== PASSAGE TO READ ==

Cyprus has various problems when it comes to carrying out projects, such as the unforgivable bureaucracy. In recent years there has been another big issue in the execution of public tenders for infrastructure projects and others.
Each government tries to promote infrastructure projects that help both the wider economy and various communities or districts.
The tenders are opened by the state, authorities decide who will be the successful bidder and suddenly another bidder who did not win the tender files an objection with the court, freezing the award until the case is heard, which takes at least tow to three years.
An example in hand concerns the traffic cameras, which were delayed by 10 years, and more recently the planned Paphos-Polis road.
Quite rightly the communities expected to benefit from projects protest against the objection to the tender process and in the meantime construction costs rise, while the tourism and development sectors lose money. In one case, the affected communities requested that the project be assigned to the winning contractor and if the complainant wins in court the state should pay them any compensation due.
That is one way this matter could be handled, however the bidder who made the objection and took the matter to court will bear no costs, other than a few thousand euros in legal costs. So, what do they have to lose?

===
== DATA PROVIDED ==

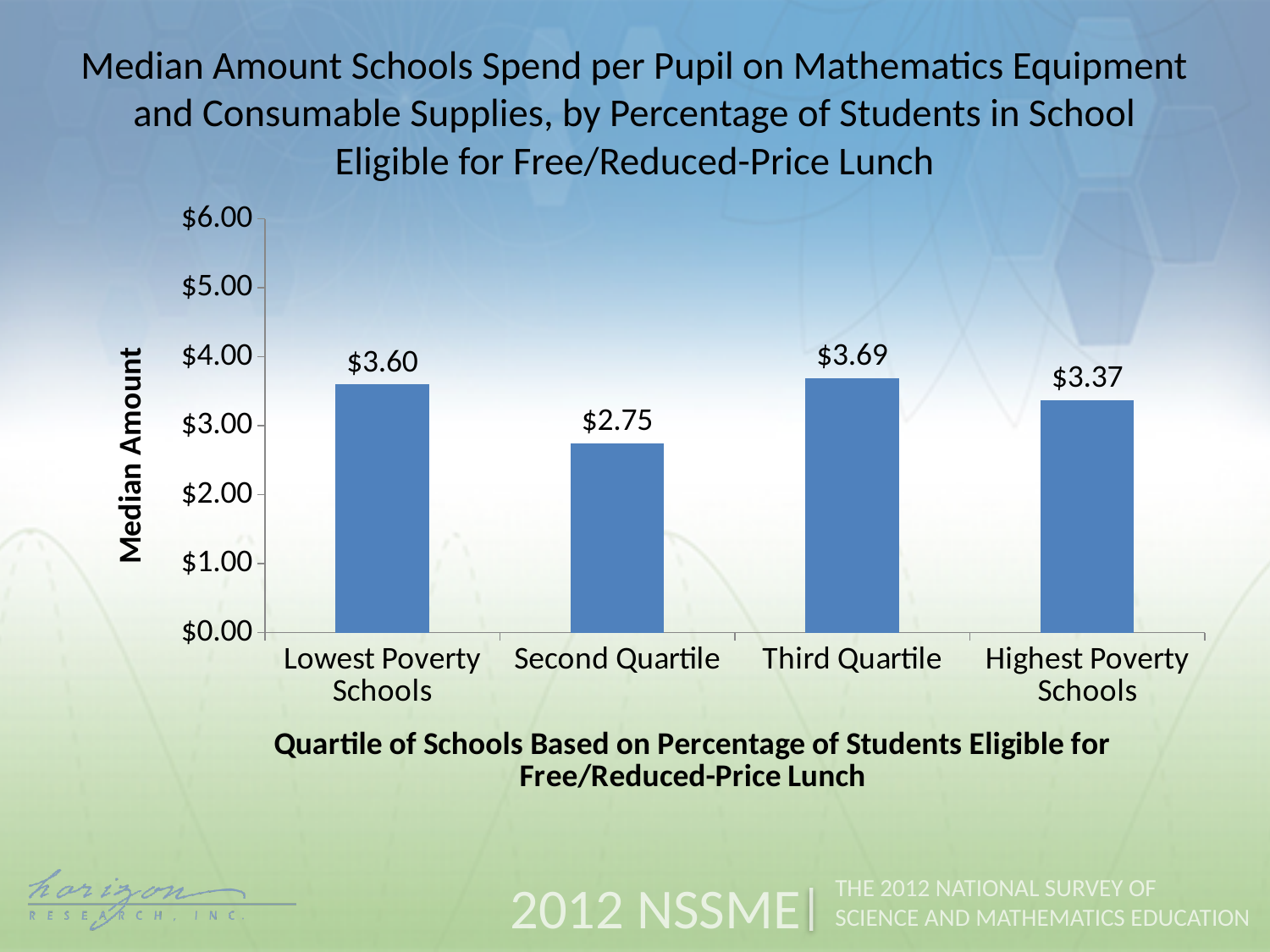
Is the value for the Second Quartile greater or less than $3.00? less Which has a larger median amount, Lowest Poverty Schools or Highest Poverty Schools? Lowest Poverty Schools What kind of chart is shown on the slide? Bar chart What is the median amount spent per pupil for the Third Quartile? $3.69 What is the difference between the median amounts for Lowest Poverty Schools and Highest Poverty Schools? $0.23 What is the median amount spent per pupil for the Second Quartile? $2.75 What is the difference between the median amounts for the Third Quartile and the Second Quartile? $0.94 What is the median amount spent per pupil for Highest Poverty Schools? $3.37 Which quartile has the highest median amount spent per pupil? Third Quartile What is the median amount spent per pupil for Lowest Poverty Schools? $3.60 How many quartile categories are shown on the chart? 4 Which quartile has the lowest median amount spent per pupil? Second Quartile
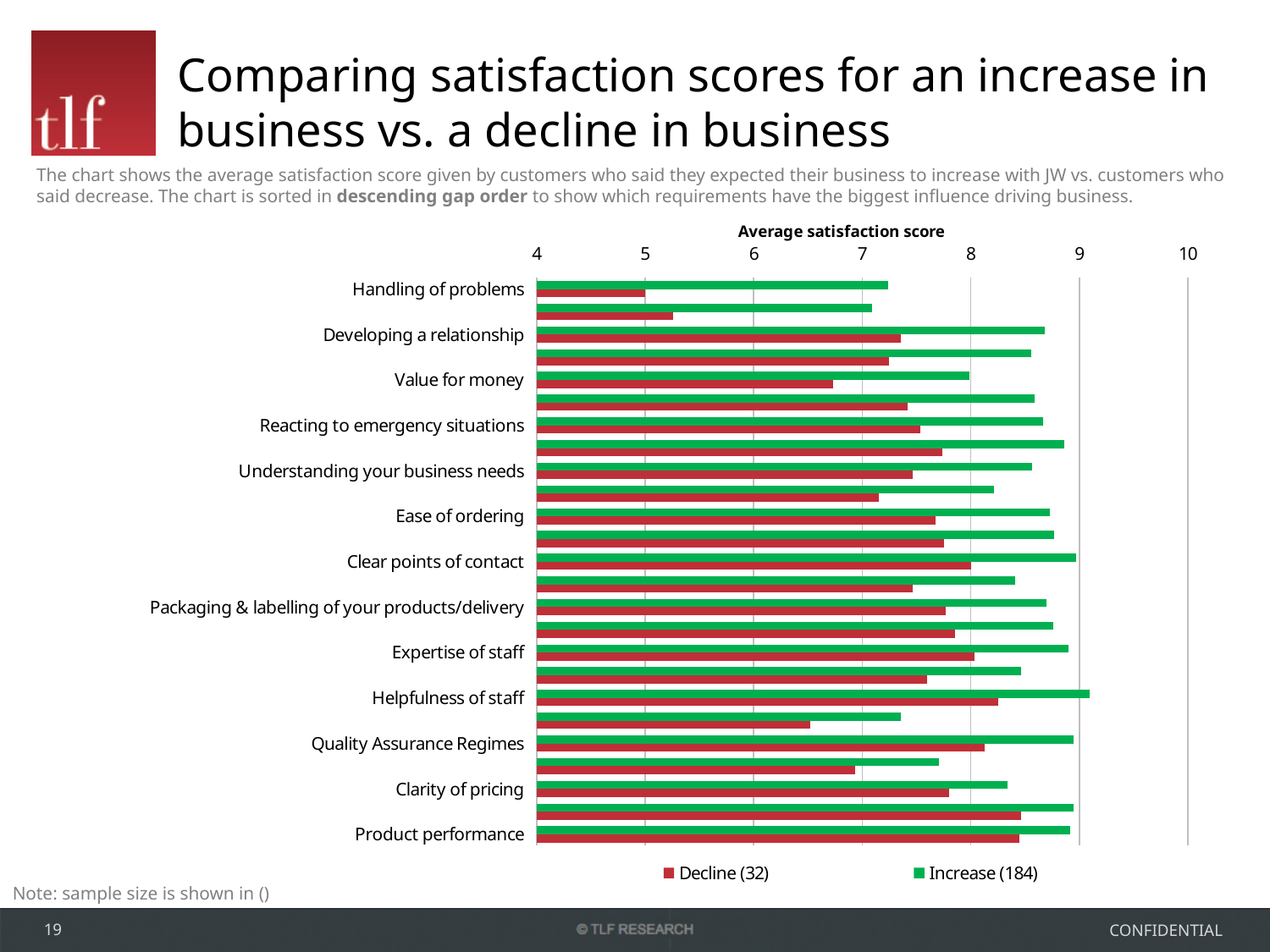
Is the Increase (184) value for Clarity of pricing greater or less than 8? greater Is the Increase (184) value for Developing a relationship greater or less than 8? greater Is the Decline (32) value for Clarity of pricing greater or less than 8? less For Handling of problems, which series has the larger value, Decline (32) or Increase (184)? Increase (184) What is the title shown above the chart's axis? Average satisfaction score How many series does the legend list? 2 Which category has the lowest Decline (32) value? Handling of problems What kind of chart is shown on the slide? bar chart What are the two series named in the legend? Decline (32) and Increase (184)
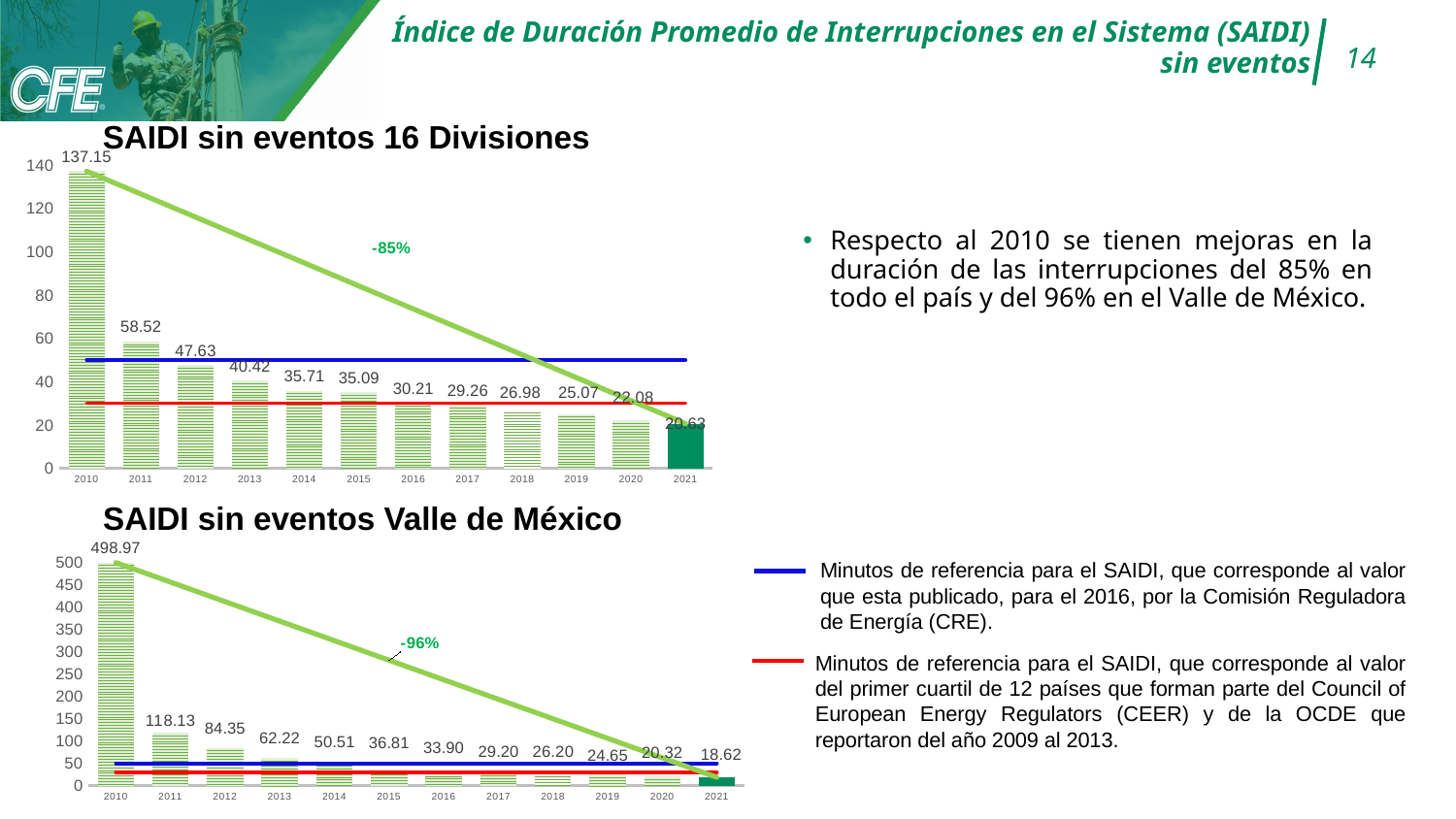
What kind of chart is 'SAIDI sin eventos Valle de México'? Bar chart In the 'SAIDI sin eventos 16 Divisiones' chart, what is the value for 2010? 137.15 In the 'SAIDI sin eventos Valle de México' chart, which is larger, the value for 2012 or the value for 2013? 2012 In the 'SAIDI sin eventos 16 Divisiones' chart, what is the value for 2016? 30.21 In the 'SAIDI sin eventos 16 Divisiones' chart, do the values rise or fall from 2010 to 2021? Fall In the 'SAIDI sin eventos Valle de México' chart, which year has the lowest value? 2021 How many years are shown on the x axis of the 'SAIDI sin eventos 16 Divisiones' chart? 12 In the 'SAIDI sin eventos 16 Divisiones' chart, what is the difference between the 2011 value and the 2012 value? 10.89 In the 'SAIDI sin eventos Valle de México' chart, what is the value for 2011? 118.13 In the 'SAIDI sin eventos 16 Divisiones' chart, which year has the highest value? 2010 In the 'SAIDI sin eventos Valle de México' chart, is the value for 2010 greater or less than 450? greater In the 'SAIDI sin eventos Valle de México' chart, what is the value for 2021? 18.62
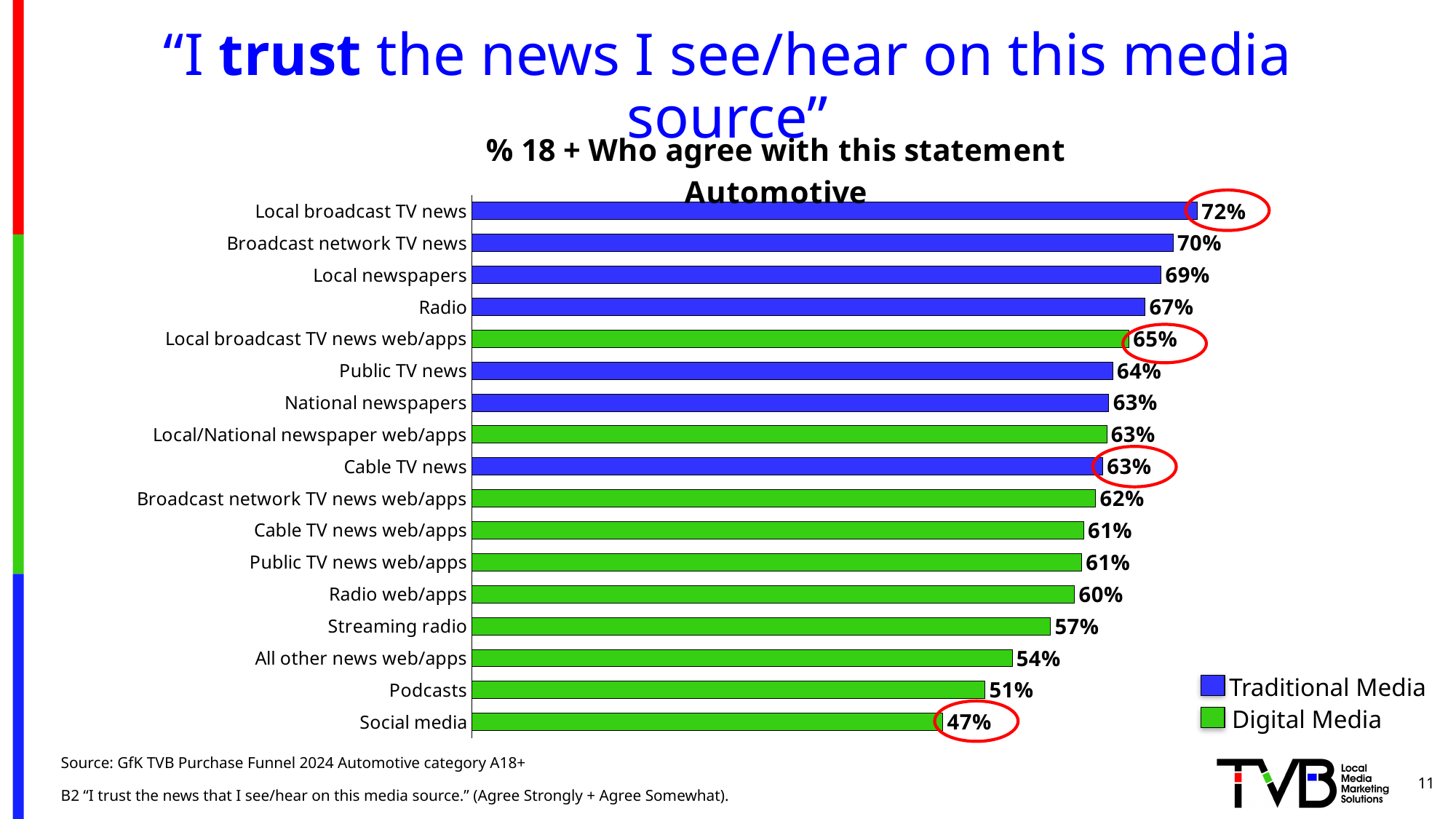
What is the value shown for Streaming radio? 57% Which media source has the lowest percentage of agreement? Social media How many media sources are listed in the chart? 17 Which media source has the highest percentage of agreement? Local broadcast TV news What type of chart is shown on the slide? Bar chart What is the value shown for Local broadcast TV news web/apps? 65% What percentage of adults 18+ agree they trust the news on Local broadcast TV news? 72% Which colour represents Digital Media in the legend? Green Which has a higher value, Radio or Podcasts? Radio How many series does the legend list? 2 What is the value shown for Social media? 47% What is the difference in percentage points between Local broadcast TV news and Social media? 25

===

#### WORK ORDER A
Please transcribe a passage from the piece on tender objections in Cyprus above, starting at "Cyprus has various" and ending at "to three years.".
#### WORK ORDER B
Condense the paragraph of the piece on tender objections in Cyprus that opens "Quite rightly the communities" while keeping its main facts.

#### ANSWER AREA A
Cyprus has various problems when it comes to carrying out projects, such as the unforgivable bureaucracy. In recent years there has been another big issue in the execution of public tenders for infrastructure projects and others.
Each government tries to promote infrastructure projects that help both the wider economy and various communities or districts.
The tenders are opened by the state, authorities decide who will be the successful bidder and suddenly another bidder who did not win the tender files an objection with the court, freezing the award until the case is heard, which takes at least tow to three years.

#### ANSWER AREA B
Communities expected to benefit from projects rightly protest objections to the tender process. Meanwhile, construction costs rise and the tourism and development sectors lose money. In one case, the affected communities asked that the project go to the winning contractor, with the state paying any compensation due if the complainant wins in court.